At his weekly post-Cabinet briefing, Head of the Presidential Secretariat Dr Roger Luncheon disclosed that the main item on the agenda would be refocusing and re-energizing integration within the Caribbean Community (Caricom). He went on to say that the leaders will be examining existing models of integration and the weaknesses of the current model used by Caricom. “The practice of integration in today’s community business economic reality and imperatives will also be discussed all with the focus of the agenda in mind.”

At the heads of government meeting in Grenada, it was decided that the retreat mainly will focus on changing the perceived mood of cynicism and doubt over the future of the region’s 38-year-old economic integration movement among Caricom citizens.

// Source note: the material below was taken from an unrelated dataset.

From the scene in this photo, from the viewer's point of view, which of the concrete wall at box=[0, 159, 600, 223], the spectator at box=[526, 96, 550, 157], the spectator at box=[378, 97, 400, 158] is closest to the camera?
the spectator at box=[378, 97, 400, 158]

Over the years, there have been issues plaguing progress within Caricom.

A draft document outlining the intentions of the retreat is said to have placed strong emphasis on a new governance system that would provide a legal basis for implementation of decisions within specific timeframes which all member governments must honour in a new spirit of “shared sovereignty.”

It is not clear whether the meeting will also address the appointment of a successor to Sir Edwin Carrington, who retired as Secretary General at the end of last year.

Prime Minister and Caricom Chairman Tillman Thomas had told the end of summit news conference back in March in Grenada: “It is a work in progress, there is a research committee and there is going to be an interview panel; it is going to be a transparent process and we all will know who is going to be the Caricom Secretary General.”

There are at least six candidates being considered for the position of top public servant in the region. “It is a process, Caricom is an institution (and) the institution is functioning,” Thomas had said, dismissing the notion that the Guyana-based Caricom Secretariat has been without a leader since Sir Edwin stepped down.

Bruce Golding, Prime Minister of Jamaica had said at the same news conference that candidates had been identified.

Asked then whether the leaders would have an announcement to make on the new appointment by the time they gather in St Kitts in July for their annual summit, Golding replied, “one has to be careful you don’t pre-empt the outcome of those interviews. We just have to wait for that process to be completed.